Accuracy improvement and validation of GB-SAR-based slope safety monitoring at a hydropower station

doi:10.16265/j.cnki.issn1003-3033.2025.S2.0028

Abstract

Abstract:

To enhance the deformation monitoring accuracy of GB-SAR in the complex slope environments of hydropower stations characterized by high steepness and humidity, a typical slope in the reservoir area of a hydropower station in Qinghai Province was selected as the test site. A rigidly fixed combined target integrating radar corner reflectors and total station prisms was designed and deployed, while both GB-SAR and a total station were set up on the stable opposite bank. The displacement of the combined target, serving as the true value, was quantitatively and precisely controlled to systematically conduct a GB-SAR accuracy validation experiment. Based on the evaluation results from high-precision benchmark data, the filtering algorithm within the GB-SAR phase signal processing chain was optimized, and an adaptive spatiotemporal filtering method incorporating terrain gradient weighting and a phase stability index was proposed.

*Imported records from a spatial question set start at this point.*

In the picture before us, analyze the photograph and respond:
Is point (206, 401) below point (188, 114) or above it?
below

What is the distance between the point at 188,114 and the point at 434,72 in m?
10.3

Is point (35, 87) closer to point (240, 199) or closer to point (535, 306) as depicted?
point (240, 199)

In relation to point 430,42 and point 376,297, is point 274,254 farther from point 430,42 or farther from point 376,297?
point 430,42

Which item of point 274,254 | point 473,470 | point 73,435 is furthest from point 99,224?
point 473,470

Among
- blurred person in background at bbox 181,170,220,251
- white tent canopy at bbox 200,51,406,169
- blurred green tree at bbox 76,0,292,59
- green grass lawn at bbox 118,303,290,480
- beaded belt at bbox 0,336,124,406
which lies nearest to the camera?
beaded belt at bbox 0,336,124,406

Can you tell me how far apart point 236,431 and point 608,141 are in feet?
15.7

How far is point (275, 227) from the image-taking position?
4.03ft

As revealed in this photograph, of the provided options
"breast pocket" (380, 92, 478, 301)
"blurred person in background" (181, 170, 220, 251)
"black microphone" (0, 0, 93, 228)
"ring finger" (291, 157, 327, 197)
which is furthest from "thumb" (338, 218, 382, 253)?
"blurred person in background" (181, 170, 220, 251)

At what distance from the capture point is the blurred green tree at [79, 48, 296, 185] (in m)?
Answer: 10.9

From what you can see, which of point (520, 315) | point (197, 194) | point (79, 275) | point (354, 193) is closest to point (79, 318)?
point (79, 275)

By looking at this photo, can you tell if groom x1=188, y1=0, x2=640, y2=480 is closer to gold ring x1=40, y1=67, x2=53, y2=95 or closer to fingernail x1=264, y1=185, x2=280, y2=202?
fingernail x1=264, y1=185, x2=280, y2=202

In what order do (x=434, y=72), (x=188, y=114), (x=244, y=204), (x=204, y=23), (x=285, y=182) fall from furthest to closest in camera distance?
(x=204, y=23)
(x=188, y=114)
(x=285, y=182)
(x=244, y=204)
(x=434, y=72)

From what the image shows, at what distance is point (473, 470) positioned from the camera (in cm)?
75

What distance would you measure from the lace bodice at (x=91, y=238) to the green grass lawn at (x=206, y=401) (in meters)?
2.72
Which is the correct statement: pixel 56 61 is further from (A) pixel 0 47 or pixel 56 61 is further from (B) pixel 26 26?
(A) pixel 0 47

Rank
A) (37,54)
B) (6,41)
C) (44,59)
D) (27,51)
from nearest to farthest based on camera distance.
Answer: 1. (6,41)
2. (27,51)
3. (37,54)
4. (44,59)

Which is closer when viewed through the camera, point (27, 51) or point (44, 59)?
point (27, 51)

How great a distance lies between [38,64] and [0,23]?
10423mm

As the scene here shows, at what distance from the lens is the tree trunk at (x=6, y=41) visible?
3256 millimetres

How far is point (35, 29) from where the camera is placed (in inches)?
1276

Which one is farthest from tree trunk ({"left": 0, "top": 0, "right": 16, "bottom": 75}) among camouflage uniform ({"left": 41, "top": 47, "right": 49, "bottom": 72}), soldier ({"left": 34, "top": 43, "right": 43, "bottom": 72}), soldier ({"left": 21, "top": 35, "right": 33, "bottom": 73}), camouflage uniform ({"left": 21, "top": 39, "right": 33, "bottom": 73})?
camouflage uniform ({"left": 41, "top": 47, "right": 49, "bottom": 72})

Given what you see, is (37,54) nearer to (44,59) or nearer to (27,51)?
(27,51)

The results indicate that after algorithmic optimization, the deformation monitoring accuracy of GB-SAR for point targets in complex hydropower station slope environments is consistently improved to the submillimeter level (0.1 mm). The proposed quantitative displacement verification method and effective algorithmic optimization strategy significantly enhance the monitoring accuracy of GB-SAR in harsh environments and provide precise and reliable technical support for early warning of slope safety at hydropower stations.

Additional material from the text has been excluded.